2014-08-05 Thread Yves Bailly
On 05/08/2014 05:59, Thiago Macieira wrote:
 On Monday 04 August 2014 09:47:55 Darren Dale wrote:
 I spent a good part of the weekend looking for information on the web. I'm
 not certain I understand the problem, but am certain there must be a
 solution, since the Qt installer for windows can install to an arbitrary
 location.

 It does that by binary-patching QtCore and qmake.

 Does your installation do that?

 I found a short discussion at http://stackoverflow.com/a/17640221
 , talking about how qmake, Qt5Core, and a few other files need to be
 patched, but did not understand exactly what needs to be patched, and how.
 (Please excuse me for not understanding the c++ code that was posted.) Is
 there any documentation on how to do this?

## GIVEN REQUEST 1
Using the excerpt about installing Qt to an arbitrary location, say whether each statement agrees with it, answering yes or no and quoting the deciding words. (a) The Qt installer for Windows can install to any location. (b) The linked discussion made clear exactly what must be patched and how. (c) Binary-patching QtCore and qmake is how the installer does it.

## LISTED RECORDS
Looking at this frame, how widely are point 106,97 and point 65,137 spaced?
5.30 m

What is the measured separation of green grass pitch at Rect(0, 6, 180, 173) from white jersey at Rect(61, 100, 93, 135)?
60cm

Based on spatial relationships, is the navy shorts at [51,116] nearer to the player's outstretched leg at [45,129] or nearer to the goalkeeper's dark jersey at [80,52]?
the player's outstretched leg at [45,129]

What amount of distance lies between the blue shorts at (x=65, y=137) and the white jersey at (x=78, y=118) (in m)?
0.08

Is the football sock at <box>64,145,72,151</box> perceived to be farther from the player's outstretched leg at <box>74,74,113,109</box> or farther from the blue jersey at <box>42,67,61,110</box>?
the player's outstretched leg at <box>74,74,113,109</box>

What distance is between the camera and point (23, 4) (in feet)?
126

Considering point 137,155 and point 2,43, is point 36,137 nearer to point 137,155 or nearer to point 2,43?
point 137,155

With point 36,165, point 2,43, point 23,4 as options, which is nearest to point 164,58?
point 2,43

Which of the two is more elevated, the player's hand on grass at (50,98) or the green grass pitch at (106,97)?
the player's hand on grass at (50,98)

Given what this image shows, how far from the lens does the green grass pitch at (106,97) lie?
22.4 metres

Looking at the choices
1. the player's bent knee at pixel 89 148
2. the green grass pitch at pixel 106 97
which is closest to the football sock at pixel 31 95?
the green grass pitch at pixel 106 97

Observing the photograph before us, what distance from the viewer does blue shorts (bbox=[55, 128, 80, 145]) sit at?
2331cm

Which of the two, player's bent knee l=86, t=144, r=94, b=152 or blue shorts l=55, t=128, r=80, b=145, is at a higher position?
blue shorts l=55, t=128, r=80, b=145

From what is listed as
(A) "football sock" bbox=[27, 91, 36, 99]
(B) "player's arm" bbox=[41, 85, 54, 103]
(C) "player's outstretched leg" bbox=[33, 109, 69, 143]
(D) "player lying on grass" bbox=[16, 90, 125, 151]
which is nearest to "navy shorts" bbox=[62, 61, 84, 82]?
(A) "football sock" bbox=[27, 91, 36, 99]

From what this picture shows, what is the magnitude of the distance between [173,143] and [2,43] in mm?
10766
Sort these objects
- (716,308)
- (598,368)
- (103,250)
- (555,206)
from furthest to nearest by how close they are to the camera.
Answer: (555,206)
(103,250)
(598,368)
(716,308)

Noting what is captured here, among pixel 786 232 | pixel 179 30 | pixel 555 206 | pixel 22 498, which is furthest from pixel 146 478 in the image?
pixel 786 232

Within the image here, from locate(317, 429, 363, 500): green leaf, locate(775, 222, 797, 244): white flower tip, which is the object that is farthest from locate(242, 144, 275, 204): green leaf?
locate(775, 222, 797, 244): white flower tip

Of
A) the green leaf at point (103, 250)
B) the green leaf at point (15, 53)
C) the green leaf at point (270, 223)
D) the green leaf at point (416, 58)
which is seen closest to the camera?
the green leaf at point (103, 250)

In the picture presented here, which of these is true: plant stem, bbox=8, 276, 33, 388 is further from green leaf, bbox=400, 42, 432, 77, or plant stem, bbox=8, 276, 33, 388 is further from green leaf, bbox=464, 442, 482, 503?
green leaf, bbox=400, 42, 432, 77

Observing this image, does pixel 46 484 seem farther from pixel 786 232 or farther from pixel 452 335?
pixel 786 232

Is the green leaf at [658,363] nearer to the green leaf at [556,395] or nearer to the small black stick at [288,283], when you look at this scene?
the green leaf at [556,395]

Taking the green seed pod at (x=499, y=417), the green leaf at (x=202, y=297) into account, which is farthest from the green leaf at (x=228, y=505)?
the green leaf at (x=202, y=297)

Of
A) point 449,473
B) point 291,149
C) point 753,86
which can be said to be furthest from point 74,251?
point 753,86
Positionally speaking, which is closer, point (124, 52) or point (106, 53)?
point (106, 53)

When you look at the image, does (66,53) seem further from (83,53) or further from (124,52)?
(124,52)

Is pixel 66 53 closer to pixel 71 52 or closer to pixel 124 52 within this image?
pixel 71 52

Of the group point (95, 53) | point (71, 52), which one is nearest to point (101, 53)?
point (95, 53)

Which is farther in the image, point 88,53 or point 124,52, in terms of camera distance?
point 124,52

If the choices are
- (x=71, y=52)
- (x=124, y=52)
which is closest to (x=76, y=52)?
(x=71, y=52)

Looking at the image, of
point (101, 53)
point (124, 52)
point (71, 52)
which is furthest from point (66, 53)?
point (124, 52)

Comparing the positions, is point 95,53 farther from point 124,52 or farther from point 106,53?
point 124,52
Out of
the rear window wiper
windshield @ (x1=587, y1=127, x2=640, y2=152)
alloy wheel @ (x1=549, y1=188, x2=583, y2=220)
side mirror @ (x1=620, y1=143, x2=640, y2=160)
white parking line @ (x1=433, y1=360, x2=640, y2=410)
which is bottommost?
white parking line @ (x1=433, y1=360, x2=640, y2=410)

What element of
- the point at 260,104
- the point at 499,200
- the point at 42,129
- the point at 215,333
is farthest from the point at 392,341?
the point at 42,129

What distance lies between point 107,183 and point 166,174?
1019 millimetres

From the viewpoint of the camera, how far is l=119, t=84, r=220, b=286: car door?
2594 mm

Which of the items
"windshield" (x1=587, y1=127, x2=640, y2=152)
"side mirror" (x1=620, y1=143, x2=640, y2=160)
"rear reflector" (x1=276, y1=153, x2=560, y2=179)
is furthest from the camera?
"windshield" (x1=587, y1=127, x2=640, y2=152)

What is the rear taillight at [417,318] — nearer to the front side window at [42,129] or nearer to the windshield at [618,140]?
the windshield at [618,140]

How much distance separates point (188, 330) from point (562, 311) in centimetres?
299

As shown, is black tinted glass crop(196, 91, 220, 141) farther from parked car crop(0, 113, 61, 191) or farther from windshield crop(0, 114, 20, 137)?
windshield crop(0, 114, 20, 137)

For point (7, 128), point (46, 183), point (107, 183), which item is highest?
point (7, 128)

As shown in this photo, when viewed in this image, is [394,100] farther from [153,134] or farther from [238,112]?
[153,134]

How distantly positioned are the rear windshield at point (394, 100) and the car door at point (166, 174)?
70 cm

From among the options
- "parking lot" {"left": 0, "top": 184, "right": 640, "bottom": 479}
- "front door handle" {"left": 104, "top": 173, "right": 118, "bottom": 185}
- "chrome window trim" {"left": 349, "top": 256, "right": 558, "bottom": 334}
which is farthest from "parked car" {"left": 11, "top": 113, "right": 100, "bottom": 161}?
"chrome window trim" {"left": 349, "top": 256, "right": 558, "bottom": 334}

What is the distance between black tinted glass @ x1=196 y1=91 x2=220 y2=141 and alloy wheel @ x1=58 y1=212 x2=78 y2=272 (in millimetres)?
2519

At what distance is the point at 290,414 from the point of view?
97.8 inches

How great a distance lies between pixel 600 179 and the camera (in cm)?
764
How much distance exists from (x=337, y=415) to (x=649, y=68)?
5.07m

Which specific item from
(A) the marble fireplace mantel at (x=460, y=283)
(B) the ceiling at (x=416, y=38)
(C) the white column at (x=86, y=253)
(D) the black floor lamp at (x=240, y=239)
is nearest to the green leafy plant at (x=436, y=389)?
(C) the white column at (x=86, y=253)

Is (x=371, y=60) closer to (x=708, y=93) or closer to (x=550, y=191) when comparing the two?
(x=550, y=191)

## GIVEN REQUEST 2
Find every line of the records that contains the string "Looking", where case counts, and copy each of those lines.

## FULL RESPONSE 1
(a) Yes: "since the Qt installer for windows can install to an arbitrary location."
(b) No: "but did not understand exactly what needs to be patched, and how."
(c) Yes: "It does that by binary-patching QtCore and qmake."

## FULL RESPONSE 2
Looking at this frame, how widely are point 106,97 and point 65,137 spaced?
Looking at the choices
Looking at the image, of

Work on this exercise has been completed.